### Exercise goal
Once the line containing "COLDPLAY -X&G *2005*" has been written out, stop; until then, restate each line of the entries below word for word from the first.

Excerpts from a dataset
—————

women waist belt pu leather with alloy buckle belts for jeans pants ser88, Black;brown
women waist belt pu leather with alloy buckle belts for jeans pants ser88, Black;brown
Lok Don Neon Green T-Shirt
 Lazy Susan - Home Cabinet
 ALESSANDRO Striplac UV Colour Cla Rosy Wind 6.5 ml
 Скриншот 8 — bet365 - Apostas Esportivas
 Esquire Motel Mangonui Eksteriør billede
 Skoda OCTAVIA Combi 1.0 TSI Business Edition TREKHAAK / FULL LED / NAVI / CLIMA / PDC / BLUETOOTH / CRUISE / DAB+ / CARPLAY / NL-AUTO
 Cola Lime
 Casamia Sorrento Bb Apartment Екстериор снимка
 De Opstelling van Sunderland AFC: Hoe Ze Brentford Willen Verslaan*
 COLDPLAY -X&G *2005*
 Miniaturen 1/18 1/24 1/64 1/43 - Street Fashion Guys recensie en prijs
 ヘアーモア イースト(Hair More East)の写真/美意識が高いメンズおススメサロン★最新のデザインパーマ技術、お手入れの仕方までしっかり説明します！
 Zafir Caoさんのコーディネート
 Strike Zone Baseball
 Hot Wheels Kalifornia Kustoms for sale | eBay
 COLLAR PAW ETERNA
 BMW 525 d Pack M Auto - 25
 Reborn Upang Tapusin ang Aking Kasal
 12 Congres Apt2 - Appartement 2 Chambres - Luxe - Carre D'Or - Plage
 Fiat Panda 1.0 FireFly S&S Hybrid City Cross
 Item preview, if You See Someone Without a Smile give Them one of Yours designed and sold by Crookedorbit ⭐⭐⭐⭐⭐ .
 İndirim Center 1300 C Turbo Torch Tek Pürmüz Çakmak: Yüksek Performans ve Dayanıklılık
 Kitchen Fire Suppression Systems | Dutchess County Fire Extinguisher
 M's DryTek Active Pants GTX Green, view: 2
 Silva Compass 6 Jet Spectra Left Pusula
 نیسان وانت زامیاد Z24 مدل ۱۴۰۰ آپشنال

—————

### Solution to the exercise
women waist belt pu leather with alloy buckle belts for jeans pants ser88, Black;brown
women waist belt pu leather with alloy buckle belts for jeans pants ser88, Black;brown
Lok Don Neon Green T-Shirt
 Lazy Susan - Home Cabinet
 ALESSANDRO Striplac UV Colour Cla Rosy Wind 6.5 ml
 Скриншот 8 — bet365 - Apostas Esportivas
 Esquire Motel Mangonui Eksteriør billede
 Skoda OCTAVIA Combi 1.0 TSI Business Edition TREKHAAK / FULL LED / NAVI / CLIMA / PDC / BLUETOOTH / CRUISE / DAB+ / CARPLAY / NL-AUTO
 Cola Lime
 Casamia Sorrento Bb Apartment Екстериор снимка
 De Opstelling van Sunderland AFC: Hoe Ze Brentford Willen Verslaan*
 COLDPLAY -X&G *2005*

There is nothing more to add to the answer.